Directions:
[1] Summarize the passage below on blockchain and cryptocurrency in three sentences.
[2] Write the next part of the passage below on cryptocurrency and national security, starting after its last sentence.

Selection:
Traditionally, a ledger system that resided in one location stored the total of debits or credits transferred between individuals exchanging currency. While handwritten log books have given way to digital recordkeeping, middlemen (financial institutions) maintain these databases in central locations for easy tracking. However, this traditional method of currency exchange is vulnerable to cyber hacking as well as software and hardware malfunctions. The blockchain application addresses this vulnerability by generating a ledger of transactions verified, validated, and stored by a widely distributed network of autonomous peer computer systems (called mining computers). Various mining computers participate in these blockchains by confirming the transaction records between participant ledgers, and in doing so generate their own profit. A computing source compiles and produces the next block of transactions and mines (or gains) a digital currency token as reward for the effort of solving algorithms. Following the addition of a verified block (combined individual transactions), all computers across the network store the updated database on the distributed blockchain ledger.
The open (public) blockchain ledger effectively resides on thousands of computers participating in the minute-by-minute validation of the blockchain itself. In effect, the distributed blockchain stores and verifies the ledger and, in doing so, eliminates excess transaction fees and other negative externalities associated with single-ledger repositories, for example, the middleman, hacking, and corruption. Championed by a recent World Economic Forum report, blockchain technology allows for broader transparency and integrity in society, including the fight against bribery and corruption pertaining to monetary transactions because the ledger is public and exists in multiple duplicate copies.3 The secure, encrypted, transparent, and distributed copies of the blockchain underlying cryptocurrency offer a dramatically new model for financial transactions.
While the international financial community certainly has shown both intrigue and aversion to the potential disruptions in world monetary markets, distributed ledger technology also introduces challenges pertaining to national security. The presence of various middlemen, such as financial institutions, afforded governments the ability to track and trace malign activity through the traditional financial system ledgers. With cryptocurrencies, reputable banks no longer validate an individual’s credentials and record his information with each transaction. Rather, anonymity in cryptocurrencies protects point-to-point transactions captured between digitized wallets and encryption keys. This change in the traditional process for managing financial transactions undermines regulatory anti–money laundering efforts performed by financial institutions, which are intended to thwart players attempting to skirt sanctions and finance terror groups. While perhaps not immediately obvious to the casual observer, nonstate actor use and increasing state actor pursuit of cryptocurrencies extend the competitive space into the international financial domain and spotlight cryptocurrency as a national security issue that should concern the Department of Defense (DOD) and Intelligence Community.4
The rapid growth of weakly regulated financial and technology markets creates vulnerabilities for safeguarding the international financial system from malign actors. Hence, the nexus of crime, corruption, and terrorism finds refuge in these emergent financial systems.5 Aside from the benefits of cryptocurrencies, which include providing an attractive means for malign actors to conceal illicit funding and business, and to earn currency by mining, the technology attributes alone attract malfeasance. While the distributed blockchain ledger remains resistant to cyber criminals, the storage of the digital coins (that is, private key encryptions) remains a system weakness.

Recorded data:
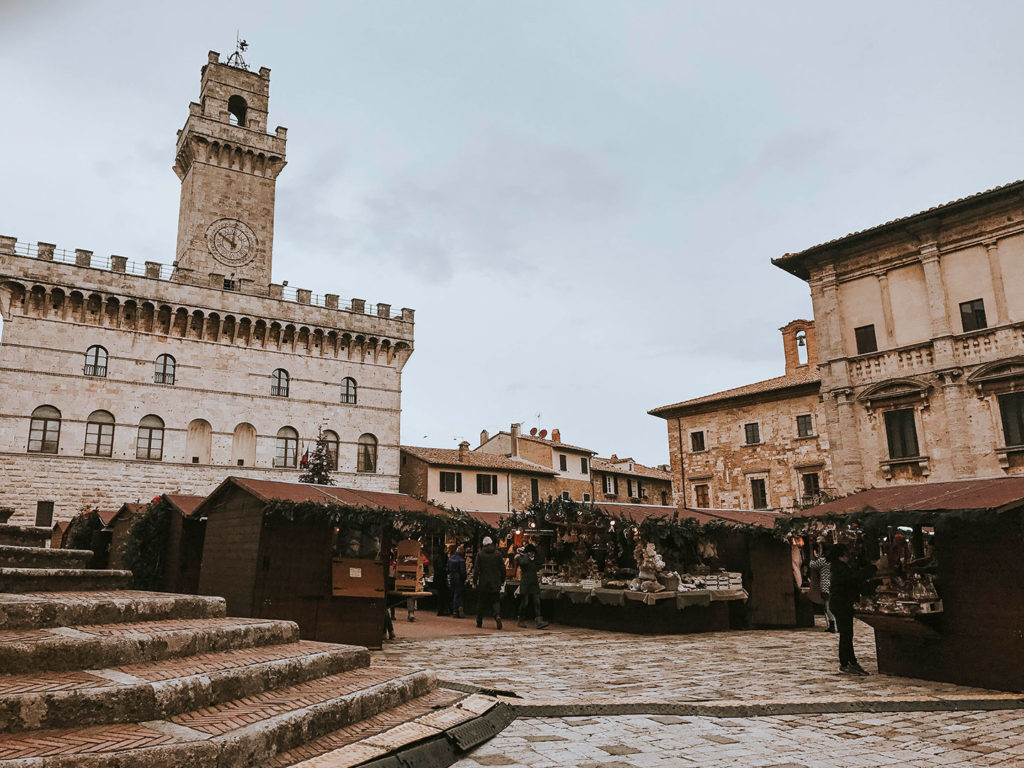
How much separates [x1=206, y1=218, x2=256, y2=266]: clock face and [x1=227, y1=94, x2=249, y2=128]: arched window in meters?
6.21

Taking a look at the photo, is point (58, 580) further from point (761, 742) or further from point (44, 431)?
point (44, 431)

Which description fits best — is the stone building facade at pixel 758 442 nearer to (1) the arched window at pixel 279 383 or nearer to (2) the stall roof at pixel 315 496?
(1) the arched window at pixel 279 383

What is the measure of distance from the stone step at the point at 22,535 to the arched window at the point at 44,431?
73.8 feet

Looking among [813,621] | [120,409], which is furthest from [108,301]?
[813,621]

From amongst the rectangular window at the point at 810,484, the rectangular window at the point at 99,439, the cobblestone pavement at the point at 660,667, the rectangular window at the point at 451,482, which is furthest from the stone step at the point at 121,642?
the rectangular window at the point at 451,482

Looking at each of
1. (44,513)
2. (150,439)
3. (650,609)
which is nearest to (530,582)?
(650,609)

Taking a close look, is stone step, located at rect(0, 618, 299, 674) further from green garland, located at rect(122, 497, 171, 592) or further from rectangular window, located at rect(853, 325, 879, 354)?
rectangular window, located at rect(853, 325, 879, 354)

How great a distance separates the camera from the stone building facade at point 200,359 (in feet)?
90.7

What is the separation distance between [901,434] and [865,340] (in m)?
3.20

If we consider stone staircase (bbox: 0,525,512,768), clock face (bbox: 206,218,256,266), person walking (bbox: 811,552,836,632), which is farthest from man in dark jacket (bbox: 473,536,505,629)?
clock face (bbox: 206,218,256,266)

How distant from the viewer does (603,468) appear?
42.8 meters

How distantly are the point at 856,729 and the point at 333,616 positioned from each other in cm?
742

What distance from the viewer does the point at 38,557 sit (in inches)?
256

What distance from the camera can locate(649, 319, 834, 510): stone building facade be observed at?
27.1 m
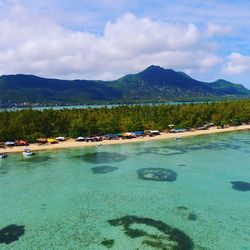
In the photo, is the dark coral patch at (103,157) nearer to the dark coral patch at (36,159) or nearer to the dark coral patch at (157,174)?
the dark coral patch at (36,159)

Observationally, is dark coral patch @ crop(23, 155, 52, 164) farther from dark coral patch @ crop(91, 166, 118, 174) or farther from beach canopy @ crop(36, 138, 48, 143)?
dark coral patch @ crop(91, 166, 118, 174)

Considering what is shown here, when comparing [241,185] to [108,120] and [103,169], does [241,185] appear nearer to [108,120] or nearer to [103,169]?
[103,169]

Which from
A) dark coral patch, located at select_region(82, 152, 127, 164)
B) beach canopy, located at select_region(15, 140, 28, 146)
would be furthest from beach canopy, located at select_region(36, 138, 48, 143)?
dark coral patch, located at select_region(82, 152, 127, 164)

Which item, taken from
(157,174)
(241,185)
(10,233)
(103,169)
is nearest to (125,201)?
(157,174)

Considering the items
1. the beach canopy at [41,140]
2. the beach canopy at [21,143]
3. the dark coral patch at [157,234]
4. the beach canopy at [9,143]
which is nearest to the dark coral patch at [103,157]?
the beach canopy at [41,140]

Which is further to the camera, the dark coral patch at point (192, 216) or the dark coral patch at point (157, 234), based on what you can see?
the dark coral patch at point (192, 216)

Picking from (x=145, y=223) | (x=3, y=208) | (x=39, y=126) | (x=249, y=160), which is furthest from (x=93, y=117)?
(x=145, y=223)

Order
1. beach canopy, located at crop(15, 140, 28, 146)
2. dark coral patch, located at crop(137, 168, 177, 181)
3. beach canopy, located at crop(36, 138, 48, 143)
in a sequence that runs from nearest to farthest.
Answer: dark coral patch, located at crop(137, 168, 177, 181) < beach canopy, located at crop(15, 140, 28, 146) < beach canopy, located at crop(36, 138, 48, 143)
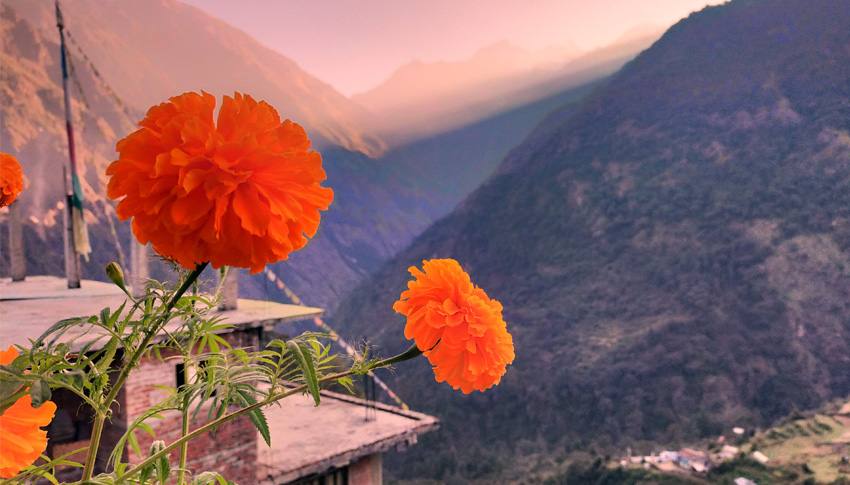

Results of the tasks:
[1] Blockchain replaces a ledger held in one central location by financial institutions with one that a distributed network of mining computers verifies, validates and stores, and the miners earn digital currency tokens for their effort. Because this public ledger exists in many duplicate copies, it eliminates excess transaction fees and problems tied to single-ledger repositories, such as the middleman, hacking and corruption, and offers a new model for financial transactions. At the same time, the anonymity of cryptocurrencies undermines anti–money laundering efforts and draws malign actors, which makes cryptocurrency a national security issue, and the storage of private keys remains a system weakness.

[2]
While pointed out earlier that traditional ledger systems are vulnerable, theft of cryptocurrencies requires less hacking skill than penetrating the centralized ledger systems, which banks have hardened. Secure digital storage of the private and public key information associated with cryptocurrency exists outside the blockchain within individual computers, exchange markets, and businesses established to provide offline, or cold-storage. Similar to a brokerage house converting shares of a company into cash for a seller, cryptocurrency exchanges support the transition of the digital currency back into a fiat currency like the USD. Theft of the encryption keys for a coin gives a criminal carte blanche to spend it without the need for identification. Due to the need to secure the encryption keys from theft by hackers, some exchanges and separate businesses now exist to safeguard the encryption keys offline in the equivalent of digital safe deposit boxes. The introduction of these cryptocurrency technologies disrupts not only financial markets but also efforts to monitor and maintain the integrity of financial exchange. The anonymity of use, low barriers to entry, and weak regulation and limited legal jurisdiction in the cryptocurrency marketplace represent an opportune platform for illicit actors. The initial forays of criminal, corrupt, and terror networks into the cryptocurrency markets foreshadow the future challenges of starving large-scale, bad actors of funding.
Expanding the Competitive Space
Cryptocurrency transactions expand the international financial competitive space by creating an alternative to a fiat-based monetary system that skirts international financial mechanisms set to detect and intercept suspicious activities. Digital currencies also thwart U.S. Government sanctions policies, which rely on their effectiveness for tracking sales and trade conducted in USD. Outside of digital banking tools designed to disrupt rogue parties from receiving money, cryptocurrencies also negate military capabilities that are able to destroy physical cash stockpiles or target enemy financiers. The two effects of cryptocurrencies create a synergistic effect that allows rogue actors to cooperate in a secondary value transfer market impervious to the established world economic order. In doing so, cryptocurrencies present a viable means to unseat the USD as the recognized global reserve currency.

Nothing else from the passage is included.